In Großbritannien steht die Woche der Wahrheit an. Viele halten es für möglich, dass Premierministerin Theresa May am Dienstag schon förmlich den Antrag auf "Exit", auf den Austritt aus der EU einreicht. Durch die Wahlen in den Niederlanden und dem Parteitag der Schottischen Nationalpartei diese Woche wäre es günstig für May, schnell Fakten zu schaffen.

Von Friedbert Meurer | 13.03.2017
    Die Flagge Großbritanniens über der Londoner Oxford Street nach dem Brexit-Referendum
    Manche jubeln schon: Diese Woche nahe der E-Day, behauptet zum Beispiel die "Daily Mail". (dpa / picture alliance / Andy Rain)
    Die britischen Boulevard-Zeitungen blicken dem Ereignis schon voll Vorfreude entgegen. Diese Woche nahe der E-Day, jubelte die "Daily Mail", der Tag des Exits aus der Europäischen Union. Mit dem fröhlichen Marschlied aus dem Kriegsfilm "Gesprengte Ketten" hatte die Leave-Kampagne seinerzeit für den Austritt aus der EU geworben. Die Regierung aber verzichtet derzeit auf alle martialischen Töne. Außenminister Boris Johnson beschwört, man wolle Freunde bleiben.
    "Wir wünschen uns eine starke Europäische Union. Wir entwickeln ein neues Verhältnis auf der Basis von Freundschaft und Partnerschaft mit einem starken Vereinigten Königreich."
    Die Queen wartet schon auf den Brief mit dem Gesetzestext
    Die Vorbereitungen in London laufen auf Hochtouren. Heute tagen Unter- und Oberhaus, die Queen wartet schon auf den entscheidenden Brief mit dem Gesetzestext. Das House of Lords wird am Ende wohl nachgeben, nachdem es letzte Woche Änderungen gefordert hatte.
    "Die Entscheidung fiel am 23. Juni des letzten Jahres", warnt David Davis noch einmal die Peers im Oberhaus. "Der Austritt aus der EU geschieht jetzt. Manche sagten den 6. März voraus, den 9., den 15. - jedes Datum hat unterschiedliche Implikationen."
    Bis Ende März will Theresa May Fakten schaffen. Am Mittwoch, dem 15. März, aber wird in den Niederlanden gewählt. Am 17. und 18. März kommt die Schottische Nationalpartei zu ihrem Parteitag zusammen. Das gilt auch als ungünstig. Am 25. März feiert die EU in Rom ihr 60-jähriges Bestehen. Ein Brief in den Tagen davor würde die Party crashen. Und danach tickt die Uhr. Also lieber jetzt, morgen, am Dienstag? Premierministerin May hat für 13.30 Uhr eine Rede im Unterhaus angekündigt.
    Was kommt danach?
    Ob dann die Gespräche mit der EU reibungslos verlaufen, daran hat Crispin Blunt allerdings Zweifel. Er ist Vorsitzender des außenpolitischen Ausschusses im Unterhaus. "Es ist gut möglich, dass es keine Einigung mit der EU gibt. Vielleicht hat das sogar eine größere Wahrscheinlichkeit. Das hätte ernsthafte Folgen für alle. Die Regierung muss für diesen Fall einen Plan haben."
    Auch wenn morgen E-Day sein sollte, der Beginn des Exits aus der EU – die Gegner wollen nicht aufgeben. Einer der Rebellen heißt Michael Heseltine, einst konservativer Vize-Premierminister. Vor wenigen Tagen wurde er von Theresa May als Regierungsberater entlassen. Auf die Frage, ob die Briten ihre Meinung noch ändern werden, meinte er:
    "Ja, aber nicht durch mein Engagement, sondern bedingt durch das, was kommen wird. Pfund-Abwertung, Inflation. Auch viele Konservative, die für Remain waren, sind bitter enttäuscht. Ich werde bleiben und weiter kämpfen."

_ _ _ _ _ _ _

### Aufgabenstellung 1
Zitieren Sie aus dem Lesetext zum Brexit wörtlich den Abschnitt von „Von Friedbert Meurer“ bis „alliance / Andy Rain)“.
### Aufgabenstellung 2
Für welche Uhrzeit hat Premierministerin May laut dem Lesetext zum Brexit eine Rede im Unterhaus angekündigt?
Die Einträge stammen aus einer anderen Quelle.

### Bereitgestellte Daten
_ _ _ _ _ _ _

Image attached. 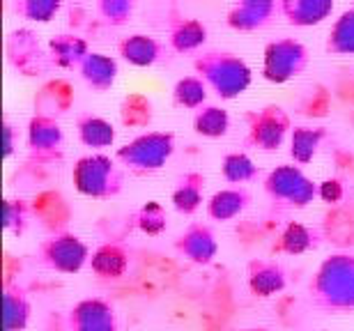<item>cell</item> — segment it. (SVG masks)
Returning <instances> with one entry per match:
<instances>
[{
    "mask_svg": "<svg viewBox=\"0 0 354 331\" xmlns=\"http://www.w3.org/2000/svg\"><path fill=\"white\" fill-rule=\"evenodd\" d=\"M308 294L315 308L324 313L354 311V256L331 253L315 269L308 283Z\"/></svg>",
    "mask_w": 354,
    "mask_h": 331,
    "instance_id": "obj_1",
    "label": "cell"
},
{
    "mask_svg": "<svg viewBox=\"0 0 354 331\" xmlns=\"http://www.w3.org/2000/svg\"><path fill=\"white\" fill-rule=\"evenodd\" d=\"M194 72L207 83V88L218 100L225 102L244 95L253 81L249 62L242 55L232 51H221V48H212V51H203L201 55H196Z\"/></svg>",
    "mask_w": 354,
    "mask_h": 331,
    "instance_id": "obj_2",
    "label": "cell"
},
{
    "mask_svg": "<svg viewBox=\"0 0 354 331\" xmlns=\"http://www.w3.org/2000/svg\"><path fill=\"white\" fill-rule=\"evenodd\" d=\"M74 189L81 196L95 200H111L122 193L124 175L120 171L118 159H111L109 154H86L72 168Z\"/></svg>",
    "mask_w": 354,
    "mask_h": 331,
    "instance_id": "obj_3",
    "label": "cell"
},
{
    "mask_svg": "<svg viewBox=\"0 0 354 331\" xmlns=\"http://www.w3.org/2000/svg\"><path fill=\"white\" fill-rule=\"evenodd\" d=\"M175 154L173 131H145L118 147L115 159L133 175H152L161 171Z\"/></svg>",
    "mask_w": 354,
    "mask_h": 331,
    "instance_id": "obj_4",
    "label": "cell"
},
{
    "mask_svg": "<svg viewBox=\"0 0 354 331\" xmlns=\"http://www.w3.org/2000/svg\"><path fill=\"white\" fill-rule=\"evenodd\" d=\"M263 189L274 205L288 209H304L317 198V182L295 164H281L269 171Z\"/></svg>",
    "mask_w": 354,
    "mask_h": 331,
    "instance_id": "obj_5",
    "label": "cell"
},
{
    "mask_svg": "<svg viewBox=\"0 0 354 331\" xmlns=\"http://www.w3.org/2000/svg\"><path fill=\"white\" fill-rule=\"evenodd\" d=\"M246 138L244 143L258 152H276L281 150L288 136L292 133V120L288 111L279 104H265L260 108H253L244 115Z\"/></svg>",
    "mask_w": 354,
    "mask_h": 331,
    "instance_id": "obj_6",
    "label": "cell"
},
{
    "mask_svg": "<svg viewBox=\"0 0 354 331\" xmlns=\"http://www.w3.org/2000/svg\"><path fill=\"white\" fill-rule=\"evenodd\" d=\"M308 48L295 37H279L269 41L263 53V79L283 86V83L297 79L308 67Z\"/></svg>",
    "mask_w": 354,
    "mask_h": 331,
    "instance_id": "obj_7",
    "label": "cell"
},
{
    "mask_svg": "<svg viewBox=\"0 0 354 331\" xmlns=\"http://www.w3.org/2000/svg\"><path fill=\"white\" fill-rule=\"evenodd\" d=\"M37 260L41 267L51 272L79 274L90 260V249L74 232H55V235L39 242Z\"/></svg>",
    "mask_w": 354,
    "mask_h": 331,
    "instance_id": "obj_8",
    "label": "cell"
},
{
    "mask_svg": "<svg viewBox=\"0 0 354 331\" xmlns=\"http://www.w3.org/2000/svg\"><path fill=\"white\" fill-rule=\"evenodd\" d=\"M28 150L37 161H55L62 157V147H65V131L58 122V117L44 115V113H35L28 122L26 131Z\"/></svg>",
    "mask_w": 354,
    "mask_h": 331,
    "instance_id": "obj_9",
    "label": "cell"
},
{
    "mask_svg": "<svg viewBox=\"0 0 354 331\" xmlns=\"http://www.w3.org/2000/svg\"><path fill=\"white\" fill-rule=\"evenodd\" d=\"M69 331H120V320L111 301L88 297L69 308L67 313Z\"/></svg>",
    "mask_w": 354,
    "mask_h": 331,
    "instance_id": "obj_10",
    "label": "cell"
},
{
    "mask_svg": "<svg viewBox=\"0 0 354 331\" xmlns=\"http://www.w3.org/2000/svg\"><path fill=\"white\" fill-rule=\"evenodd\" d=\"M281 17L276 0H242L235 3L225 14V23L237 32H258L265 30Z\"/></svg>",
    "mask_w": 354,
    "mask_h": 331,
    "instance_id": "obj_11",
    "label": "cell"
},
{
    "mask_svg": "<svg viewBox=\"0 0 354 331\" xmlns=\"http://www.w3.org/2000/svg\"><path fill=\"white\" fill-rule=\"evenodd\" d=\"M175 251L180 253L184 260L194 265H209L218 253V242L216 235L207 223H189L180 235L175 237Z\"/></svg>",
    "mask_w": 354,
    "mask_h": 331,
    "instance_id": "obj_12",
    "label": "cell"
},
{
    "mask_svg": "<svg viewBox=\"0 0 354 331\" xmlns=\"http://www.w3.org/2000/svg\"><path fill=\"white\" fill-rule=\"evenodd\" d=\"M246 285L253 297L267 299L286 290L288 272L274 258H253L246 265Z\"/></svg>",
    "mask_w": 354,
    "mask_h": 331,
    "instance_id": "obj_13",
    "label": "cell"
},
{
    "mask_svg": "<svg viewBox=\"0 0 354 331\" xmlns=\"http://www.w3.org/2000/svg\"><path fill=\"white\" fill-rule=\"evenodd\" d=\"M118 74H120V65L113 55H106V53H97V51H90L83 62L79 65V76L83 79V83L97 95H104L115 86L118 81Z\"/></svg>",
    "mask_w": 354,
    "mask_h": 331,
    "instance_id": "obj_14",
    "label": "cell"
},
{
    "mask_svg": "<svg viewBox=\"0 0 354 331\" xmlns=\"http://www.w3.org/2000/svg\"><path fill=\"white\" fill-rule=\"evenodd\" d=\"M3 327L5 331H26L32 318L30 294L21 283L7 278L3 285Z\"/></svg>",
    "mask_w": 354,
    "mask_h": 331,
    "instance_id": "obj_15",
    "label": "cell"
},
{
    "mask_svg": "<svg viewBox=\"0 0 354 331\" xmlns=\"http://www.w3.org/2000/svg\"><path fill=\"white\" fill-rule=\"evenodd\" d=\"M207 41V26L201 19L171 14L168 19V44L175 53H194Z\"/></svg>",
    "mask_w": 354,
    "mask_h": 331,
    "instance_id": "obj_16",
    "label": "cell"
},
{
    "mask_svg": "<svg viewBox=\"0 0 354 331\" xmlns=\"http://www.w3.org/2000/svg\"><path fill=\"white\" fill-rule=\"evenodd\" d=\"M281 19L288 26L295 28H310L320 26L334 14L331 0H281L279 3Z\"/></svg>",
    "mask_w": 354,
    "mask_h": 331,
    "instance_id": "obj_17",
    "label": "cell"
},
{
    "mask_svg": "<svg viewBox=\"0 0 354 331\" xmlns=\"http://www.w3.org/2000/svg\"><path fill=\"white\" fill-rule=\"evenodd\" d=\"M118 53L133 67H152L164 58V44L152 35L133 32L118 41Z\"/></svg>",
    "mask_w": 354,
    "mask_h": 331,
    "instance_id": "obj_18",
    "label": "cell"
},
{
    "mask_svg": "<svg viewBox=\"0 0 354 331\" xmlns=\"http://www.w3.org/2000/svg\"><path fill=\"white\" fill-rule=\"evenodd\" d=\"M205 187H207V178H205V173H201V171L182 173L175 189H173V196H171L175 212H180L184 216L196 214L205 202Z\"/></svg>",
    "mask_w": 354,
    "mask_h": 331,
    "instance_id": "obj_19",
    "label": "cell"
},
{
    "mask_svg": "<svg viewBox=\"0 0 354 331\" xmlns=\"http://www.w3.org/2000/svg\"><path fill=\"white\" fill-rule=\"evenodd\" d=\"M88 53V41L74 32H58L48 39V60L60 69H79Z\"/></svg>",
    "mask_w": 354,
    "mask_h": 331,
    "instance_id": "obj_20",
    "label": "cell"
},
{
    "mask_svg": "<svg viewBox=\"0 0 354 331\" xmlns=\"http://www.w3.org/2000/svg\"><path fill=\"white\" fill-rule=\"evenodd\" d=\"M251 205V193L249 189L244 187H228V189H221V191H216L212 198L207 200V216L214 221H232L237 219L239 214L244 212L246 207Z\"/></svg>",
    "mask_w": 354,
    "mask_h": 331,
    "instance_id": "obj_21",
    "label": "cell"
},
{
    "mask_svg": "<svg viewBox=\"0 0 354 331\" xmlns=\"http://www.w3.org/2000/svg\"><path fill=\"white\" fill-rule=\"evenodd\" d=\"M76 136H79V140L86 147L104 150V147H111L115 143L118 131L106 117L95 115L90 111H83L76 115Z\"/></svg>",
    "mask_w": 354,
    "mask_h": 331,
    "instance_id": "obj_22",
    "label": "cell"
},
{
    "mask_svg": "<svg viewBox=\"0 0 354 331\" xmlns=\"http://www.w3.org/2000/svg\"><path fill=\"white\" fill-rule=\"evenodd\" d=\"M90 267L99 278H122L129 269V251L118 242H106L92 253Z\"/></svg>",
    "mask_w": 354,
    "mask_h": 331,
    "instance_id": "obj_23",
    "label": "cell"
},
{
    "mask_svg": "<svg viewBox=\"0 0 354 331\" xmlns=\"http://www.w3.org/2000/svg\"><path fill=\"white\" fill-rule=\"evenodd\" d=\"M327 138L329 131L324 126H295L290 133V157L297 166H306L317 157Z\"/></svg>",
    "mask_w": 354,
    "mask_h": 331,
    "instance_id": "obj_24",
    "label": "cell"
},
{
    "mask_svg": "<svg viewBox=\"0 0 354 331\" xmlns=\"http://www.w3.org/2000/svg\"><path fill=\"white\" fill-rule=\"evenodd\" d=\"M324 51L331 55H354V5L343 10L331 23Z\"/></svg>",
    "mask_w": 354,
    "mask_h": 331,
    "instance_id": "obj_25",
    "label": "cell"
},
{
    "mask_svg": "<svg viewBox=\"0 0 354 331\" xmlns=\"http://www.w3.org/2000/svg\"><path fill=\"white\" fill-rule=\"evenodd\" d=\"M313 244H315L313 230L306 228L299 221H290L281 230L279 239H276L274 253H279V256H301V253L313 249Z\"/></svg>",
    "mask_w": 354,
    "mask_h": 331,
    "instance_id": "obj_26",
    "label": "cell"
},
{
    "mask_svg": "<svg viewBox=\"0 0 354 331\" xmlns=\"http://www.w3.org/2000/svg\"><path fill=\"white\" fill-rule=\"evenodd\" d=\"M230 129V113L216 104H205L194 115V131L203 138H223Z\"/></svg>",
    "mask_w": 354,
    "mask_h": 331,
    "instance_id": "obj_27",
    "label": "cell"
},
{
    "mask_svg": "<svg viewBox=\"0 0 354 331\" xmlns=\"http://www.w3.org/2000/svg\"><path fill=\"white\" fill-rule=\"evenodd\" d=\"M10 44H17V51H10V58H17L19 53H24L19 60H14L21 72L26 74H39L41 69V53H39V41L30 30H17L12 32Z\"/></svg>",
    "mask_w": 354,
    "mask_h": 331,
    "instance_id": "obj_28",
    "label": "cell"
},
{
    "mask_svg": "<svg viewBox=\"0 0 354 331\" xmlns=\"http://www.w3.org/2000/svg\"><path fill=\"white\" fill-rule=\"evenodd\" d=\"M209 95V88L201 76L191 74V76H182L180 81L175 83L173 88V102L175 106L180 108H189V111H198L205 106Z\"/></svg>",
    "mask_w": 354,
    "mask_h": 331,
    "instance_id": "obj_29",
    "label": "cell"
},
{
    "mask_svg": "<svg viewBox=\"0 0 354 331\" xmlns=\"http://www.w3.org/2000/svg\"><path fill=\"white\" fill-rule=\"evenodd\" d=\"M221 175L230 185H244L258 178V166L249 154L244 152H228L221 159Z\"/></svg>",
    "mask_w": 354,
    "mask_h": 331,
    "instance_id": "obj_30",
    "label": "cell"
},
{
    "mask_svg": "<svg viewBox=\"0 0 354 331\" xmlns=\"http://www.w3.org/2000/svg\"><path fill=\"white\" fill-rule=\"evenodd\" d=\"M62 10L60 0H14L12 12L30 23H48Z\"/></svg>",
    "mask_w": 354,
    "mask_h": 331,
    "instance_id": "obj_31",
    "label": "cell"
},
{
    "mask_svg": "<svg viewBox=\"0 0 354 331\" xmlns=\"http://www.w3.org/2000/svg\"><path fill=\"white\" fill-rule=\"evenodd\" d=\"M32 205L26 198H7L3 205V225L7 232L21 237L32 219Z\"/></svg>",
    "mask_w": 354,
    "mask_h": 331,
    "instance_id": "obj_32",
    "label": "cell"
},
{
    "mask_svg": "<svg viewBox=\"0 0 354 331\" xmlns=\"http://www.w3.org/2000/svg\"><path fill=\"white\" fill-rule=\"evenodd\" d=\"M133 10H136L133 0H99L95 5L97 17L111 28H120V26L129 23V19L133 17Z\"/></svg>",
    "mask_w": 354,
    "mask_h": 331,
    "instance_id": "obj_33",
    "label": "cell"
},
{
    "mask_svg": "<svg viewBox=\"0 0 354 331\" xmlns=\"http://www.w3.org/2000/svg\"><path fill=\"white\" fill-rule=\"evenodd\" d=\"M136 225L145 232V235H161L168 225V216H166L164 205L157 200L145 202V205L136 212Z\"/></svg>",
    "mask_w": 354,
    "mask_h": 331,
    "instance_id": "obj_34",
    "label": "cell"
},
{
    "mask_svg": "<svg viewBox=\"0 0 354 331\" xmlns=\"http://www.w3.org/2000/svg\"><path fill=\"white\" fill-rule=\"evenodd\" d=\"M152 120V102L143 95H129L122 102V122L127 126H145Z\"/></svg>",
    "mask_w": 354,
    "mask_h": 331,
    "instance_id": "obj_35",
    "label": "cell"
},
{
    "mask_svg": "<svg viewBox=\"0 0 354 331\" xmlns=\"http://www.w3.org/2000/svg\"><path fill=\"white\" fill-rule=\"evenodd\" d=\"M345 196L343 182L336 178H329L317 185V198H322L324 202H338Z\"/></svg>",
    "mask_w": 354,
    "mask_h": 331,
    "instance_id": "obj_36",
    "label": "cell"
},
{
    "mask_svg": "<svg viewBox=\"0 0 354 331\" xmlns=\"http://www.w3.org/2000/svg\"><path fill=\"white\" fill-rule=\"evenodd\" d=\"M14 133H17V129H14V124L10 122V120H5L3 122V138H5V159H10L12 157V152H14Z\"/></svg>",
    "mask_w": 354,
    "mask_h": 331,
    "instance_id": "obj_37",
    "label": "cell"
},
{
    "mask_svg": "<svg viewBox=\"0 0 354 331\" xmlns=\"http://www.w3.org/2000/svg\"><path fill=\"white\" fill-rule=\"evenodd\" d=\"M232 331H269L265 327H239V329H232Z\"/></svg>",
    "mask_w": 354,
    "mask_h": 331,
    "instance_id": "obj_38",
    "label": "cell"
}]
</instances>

_ _ _ _ _ _ _

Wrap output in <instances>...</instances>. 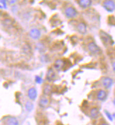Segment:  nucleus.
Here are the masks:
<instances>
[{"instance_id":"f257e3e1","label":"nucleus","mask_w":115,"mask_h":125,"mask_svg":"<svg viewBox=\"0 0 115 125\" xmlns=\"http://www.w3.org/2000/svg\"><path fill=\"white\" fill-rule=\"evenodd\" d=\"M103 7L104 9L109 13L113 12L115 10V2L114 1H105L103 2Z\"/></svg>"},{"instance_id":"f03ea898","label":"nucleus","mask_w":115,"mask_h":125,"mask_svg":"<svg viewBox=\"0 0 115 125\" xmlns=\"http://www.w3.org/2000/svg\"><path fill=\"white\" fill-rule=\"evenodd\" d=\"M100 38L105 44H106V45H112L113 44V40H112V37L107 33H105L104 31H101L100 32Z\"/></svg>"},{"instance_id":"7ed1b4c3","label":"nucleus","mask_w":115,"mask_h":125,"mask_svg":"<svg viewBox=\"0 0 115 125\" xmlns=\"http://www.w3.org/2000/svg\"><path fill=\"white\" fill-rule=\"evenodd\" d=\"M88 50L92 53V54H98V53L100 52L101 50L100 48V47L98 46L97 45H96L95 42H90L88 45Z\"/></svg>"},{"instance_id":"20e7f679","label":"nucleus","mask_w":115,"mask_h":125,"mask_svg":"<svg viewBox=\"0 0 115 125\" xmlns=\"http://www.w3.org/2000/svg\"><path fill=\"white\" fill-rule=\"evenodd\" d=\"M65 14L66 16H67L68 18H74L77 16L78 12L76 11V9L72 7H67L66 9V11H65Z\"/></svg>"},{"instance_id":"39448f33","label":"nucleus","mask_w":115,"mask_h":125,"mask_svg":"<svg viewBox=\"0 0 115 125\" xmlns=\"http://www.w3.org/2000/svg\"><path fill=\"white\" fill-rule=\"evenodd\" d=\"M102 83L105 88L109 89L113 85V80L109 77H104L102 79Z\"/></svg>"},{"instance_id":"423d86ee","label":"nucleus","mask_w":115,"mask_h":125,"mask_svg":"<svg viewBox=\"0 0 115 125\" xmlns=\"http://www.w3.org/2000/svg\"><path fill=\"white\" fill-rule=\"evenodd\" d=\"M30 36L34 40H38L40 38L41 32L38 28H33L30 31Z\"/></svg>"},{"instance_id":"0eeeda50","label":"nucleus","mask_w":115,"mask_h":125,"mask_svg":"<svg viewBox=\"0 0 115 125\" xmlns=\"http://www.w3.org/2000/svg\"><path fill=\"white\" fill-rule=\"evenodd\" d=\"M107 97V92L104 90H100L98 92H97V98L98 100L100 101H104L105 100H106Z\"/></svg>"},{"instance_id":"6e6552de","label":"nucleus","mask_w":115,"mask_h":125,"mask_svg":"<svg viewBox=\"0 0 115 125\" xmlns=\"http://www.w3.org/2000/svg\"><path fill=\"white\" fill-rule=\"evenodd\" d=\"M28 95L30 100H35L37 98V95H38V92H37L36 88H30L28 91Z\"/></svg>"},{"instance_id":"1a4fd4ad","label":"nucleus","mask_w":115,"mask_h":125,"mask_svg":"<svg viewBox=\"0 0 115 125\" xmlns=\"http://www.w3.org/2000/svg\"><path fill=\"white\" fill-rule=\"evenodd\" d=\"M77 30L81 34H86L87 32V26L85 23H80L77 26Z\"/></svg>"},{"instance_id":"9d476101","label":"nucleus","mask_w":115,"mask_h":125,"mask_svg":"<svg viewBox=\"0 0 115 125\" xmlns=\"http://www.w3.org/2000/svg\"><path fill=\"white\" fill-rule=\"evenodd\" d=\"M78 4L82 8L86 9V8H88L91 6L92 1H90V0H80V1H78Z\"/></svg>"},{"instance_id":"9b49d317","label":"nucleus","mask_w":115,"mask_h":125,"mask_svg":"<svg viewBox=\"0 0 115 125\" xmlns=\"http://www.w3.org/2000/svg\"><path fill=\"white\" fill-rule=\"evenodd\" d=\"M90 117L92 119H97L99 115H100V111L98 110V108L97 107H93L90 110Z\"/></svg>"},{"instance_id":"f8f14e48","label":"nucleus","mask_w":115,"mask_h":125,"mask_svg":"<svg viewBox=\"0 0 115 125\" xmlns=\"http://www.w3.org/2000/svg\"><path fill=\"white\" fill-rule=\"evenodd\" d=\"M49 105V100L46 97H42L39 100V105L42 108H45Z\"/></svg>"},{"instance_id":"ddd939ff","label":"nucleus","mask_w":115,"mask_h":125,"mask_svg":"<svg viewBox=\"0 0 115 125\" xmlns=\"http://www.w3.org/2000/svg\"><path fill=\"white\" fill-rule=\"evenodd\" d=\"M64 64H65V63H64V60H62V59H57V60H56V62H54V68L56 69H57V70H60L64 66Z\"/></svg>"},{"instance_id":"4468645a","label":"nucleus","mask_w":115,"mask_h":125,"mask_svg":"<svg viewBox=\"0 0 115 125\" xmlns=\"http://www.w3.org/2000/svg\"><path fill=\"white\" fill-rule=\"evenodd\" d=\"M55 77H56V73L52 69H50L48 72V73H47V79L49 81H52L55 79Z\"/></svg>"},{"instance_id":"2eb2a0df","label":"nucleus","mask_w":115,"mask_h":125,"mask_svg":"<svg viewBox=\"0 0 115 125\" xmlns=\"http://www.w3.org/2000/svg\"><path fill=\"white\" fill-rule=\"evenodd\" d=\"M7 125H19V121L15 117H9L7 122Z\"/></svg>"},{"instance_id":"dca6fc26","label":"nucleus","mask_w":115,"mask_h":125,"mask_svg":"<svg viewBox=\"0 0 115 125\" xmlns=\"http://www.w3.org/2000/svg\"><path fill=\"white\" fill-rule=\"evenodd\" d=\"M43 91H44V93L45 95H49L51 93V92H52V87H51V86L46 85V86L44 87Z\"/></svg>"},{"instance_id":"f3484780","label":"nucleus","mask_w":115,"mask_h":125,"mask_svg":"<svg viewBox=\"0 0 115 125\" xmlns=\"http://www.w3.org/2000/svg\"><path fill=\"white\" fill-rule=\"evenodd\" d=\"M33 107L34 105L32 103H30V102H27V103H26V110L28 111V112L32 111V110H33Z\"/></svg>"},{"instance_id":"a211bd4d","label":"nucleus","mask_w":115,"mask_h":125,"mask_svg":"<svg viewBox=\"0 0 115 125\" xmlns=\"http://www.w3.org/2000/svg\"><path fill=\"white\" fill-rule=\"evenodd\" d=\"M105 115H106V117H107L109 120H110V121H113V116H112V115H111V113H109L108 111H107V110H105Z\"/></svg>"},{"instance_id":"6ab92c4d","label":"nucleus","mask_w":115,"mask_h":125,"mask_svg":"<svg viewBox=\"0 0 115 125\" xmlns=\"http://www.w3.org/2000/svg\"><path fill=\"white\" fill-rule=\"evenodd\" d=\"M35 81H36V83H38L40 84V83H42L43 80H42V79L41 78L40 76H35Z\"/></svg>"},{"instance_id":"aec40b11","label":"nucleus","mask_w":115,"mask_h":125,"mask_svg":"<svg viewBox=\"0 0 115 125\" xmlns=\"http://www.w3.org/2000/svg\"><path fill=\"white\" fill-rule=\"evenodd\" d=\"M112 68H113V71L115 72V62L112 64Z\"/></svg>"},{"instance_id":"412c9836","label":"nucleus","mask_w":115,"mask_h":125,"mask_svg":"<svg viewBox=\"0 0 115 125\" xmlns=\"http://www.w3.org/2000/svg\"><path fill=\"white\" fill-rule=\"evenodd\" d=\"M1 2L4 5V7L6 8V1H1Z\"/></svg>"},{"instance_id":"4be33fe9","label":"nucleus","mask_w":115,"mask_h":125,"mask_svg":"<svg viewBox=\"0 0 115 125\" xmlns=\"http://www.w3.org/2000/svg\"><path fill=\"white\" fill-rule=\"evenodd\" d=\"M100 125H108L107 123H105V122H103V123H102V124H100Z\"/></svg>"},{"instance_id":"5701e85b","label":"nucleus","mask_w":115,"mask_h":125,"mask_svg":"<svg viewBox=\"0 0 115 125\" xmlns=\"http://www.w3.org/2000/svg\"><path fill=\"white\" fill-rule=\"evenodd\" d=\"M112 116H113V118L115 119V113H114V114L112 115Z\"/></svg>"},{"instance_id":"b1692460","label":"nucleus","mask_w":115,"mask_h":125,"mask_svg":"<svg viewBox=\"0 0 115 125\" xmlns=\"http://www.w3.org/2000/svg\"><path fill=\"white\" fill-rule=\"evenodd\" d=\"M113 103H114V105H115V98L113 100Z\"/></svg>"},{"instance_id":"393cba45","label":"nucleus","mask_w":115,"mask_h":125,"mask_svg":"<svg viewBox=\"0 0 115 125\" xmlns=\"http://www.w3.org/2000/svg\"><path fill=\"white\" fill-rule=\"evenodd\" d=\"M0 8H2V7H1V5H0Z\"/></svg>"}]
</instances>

_ _ _ _ _ _ _

### Ergebnis 1
Von Friedbert Meurer | 13.03.2017
    Die Flagge Großbritanniens über der Londoner Oxford Street nach dem Brexit-Referendum
    Manche jubeln schon: Diese Woche nahe der E-Day, behauptet zum Beispiel die "Daily Mail". (dpa / picture alliance / Andy Rain)

### Ergebnis 2
Für 13.30 Uhr.